PostPosted: Sat Feb 16, 2008 12:14 pm
by Rip Rokken
I'm collecting facts on Don Dokken (just like Chuck Norris). Here's the first...

"When Don Dokken farts, his wind breaks in at #12 on the Billboard Top 20."
Image

Any others?

Re: "Don Dokken Facts"

PostPosted: Sat Feb 16, 2008 12:16 pm
by Rick
Rip Rokken wrote:I'm collecting facts on Don Dokken (just like Chuck Norris). Here's the first...

"When Don Dokken farts, his wind breaks in at #12 on the Billboard Top 20."
Image

Any others?


:lol: :lol:

PostPosted: Sat Feb 16, 2008 12:44 pm
by Uno_up
While I was napping, I had a dream that an ex-girlfriend was riding me then turned into a giant insect and began devouring my head. Anyone want to trade dreams?

PostPosted: Sat Feb 16, 2008 12:51 pm
by Rip Rokken
Uno_up wrote:While I was napping, I had a dream that an ex-girlfriend was riding me then turned into a giant insect and began devouring my head. Anyone want to trade dreams?


No way... Your dream is fortelling of your future. It means your girlfriend is like a Preying Mantis who uses her feminine wiles to suck you in, but then makes off with half your loot after you marry her. Beware!

PostPosted: Sat Feb 16, 2008 12:53 pm
by Natalie
Rip Rokken wrote:
Uno_up wrote:While I was napping, I had a dream that an ex-girlfriend was riding me then turned into a giant insect and began devouring my head. Anyone want to trade dreams?


No way... Your dream is fortelling of your future. It means your girlfriend is like a Preying Mantis who uses her feminine wiles to suck you in, but then makes off with half your loot after you marry her. Beware!

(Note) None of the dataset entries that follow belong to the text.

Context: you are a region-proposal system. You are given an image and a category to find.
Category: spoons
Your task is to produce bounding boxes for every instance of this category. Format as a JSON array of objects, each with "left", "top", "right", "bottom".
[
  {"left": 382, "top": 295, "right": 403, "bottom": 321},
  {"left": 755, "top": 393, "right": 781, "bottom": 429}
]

Sounds like Rip has had a similar dream in the past! :wink:

PostPosted: Sat Feb 16, 2008 1:13 pm
by Perrydise
Rip Rokken wrote:
Uno_up wrote:While I was napping, I had a dream that an ex-girlfriend was riding me then turned into a giant insect and began devouring my head. Anyone want to trade dreams?


No way... Your dream is fortelling of your future. It means your girlfriend is like a Preying Mantis who uses her feminine wiles to suck you in, but then makes off with half your loot after you marry her. Beware!


You really need to write a book Rip. :lol:

PostPosted: Sat Feb 16, 2008 1:22 pm
by conversationpc
Rip Rokken wrote:
Uno_up wrote:While I was napping, I had a dream that an ex-girlfriend was riding me then turned into a giant insect and began devouring my head. Anyone want to trade dreams?


No way... Your dream is fortelling of your future. It means your girlfriend is like a Preying Mantis who uses her feminine wiles to suck you in, but then makes off with half your loot after you marry her. Beware!


Sounds like the inspiration behind "Kiss of Death".

PostPosted: Sat Feb 16, 2008 1:49 pm
by Rip Rokken
Ok, we need more DD facts! How about this one... (umm... thinking....)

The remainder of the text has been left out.